Member of Parliament, Rajya Sabha
- Incumbent
- Assumed office 3 April 2024
- Preceded by: Sushil Kumar Modi
- Constituency: Bihar

Personal details
- Born: 27 November 1969 (age 56) Ghoghardiha, Madhubani district, Bihar, India
- Party: Bharatiya Janata Party
- Spouse: Parshuram Gupta ​(m. 1983)​
- Children: 2 sons, 2 daughters
- Parents: Asharfi Lal Sah (father); Bimla Devi (mother);
- Education: B.Ed., M.Sc.(Botany), Ph.D.
- Alma mater: Lalit Narayan Mithila University
- Profession: Educationist, Politician

= Dharmshila Gupta =

Member of Parliament, Rajya Sabha from Bihar (born 1969)

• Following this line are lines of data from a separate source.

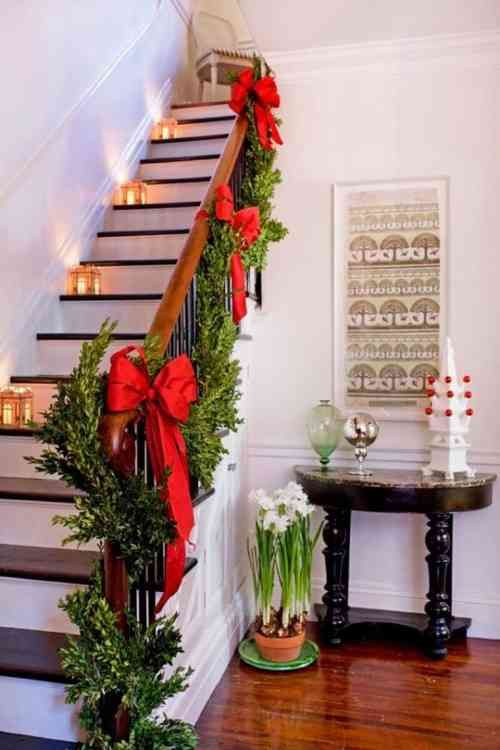 déco d'escalier pour Noël avec rubans rouges, lanternes et bougies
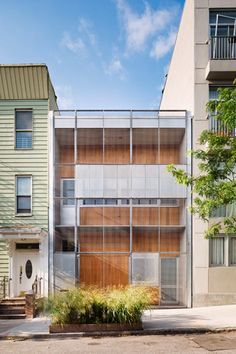 Courtyard House by Philippe Baumann. A grid of hinged metal shutters form a privacy screen across the windows of this terraced house in New York that architect Philippe Baumann designed for himself and his partner.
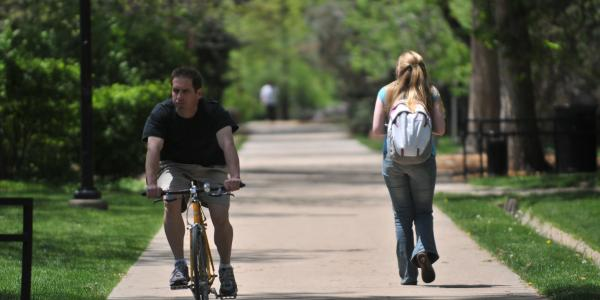 Students walking and biking across campus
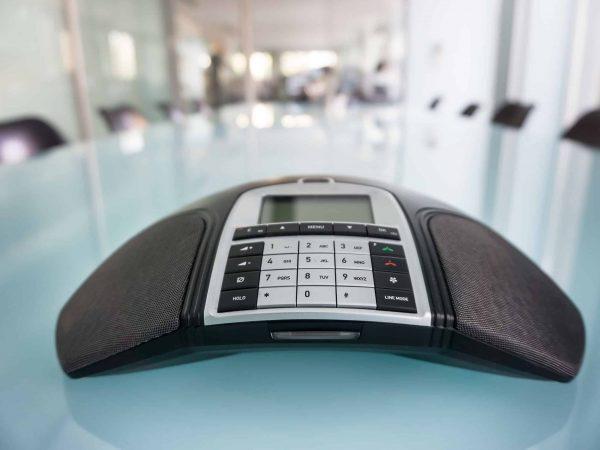 Na foto um aparelho de audioconferência em cima de uma mesa de reuniões em uma sala vazia.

Dharamshila Gupta (born 1969) is an Indian politician who has been serving as a Member of Parliament, Rajya Sabha from Bihar since 2024.

==Early life==
Dharamshila Gupta was born in Darbhanga, Bihar in 1969.

== Political career ==
In February 2024, Gupta was nominated by the Bharatiya Janata Party and was elected unopposed as Member of Parliament, Rajya Sabha in place of Sushil Modi from Bihar.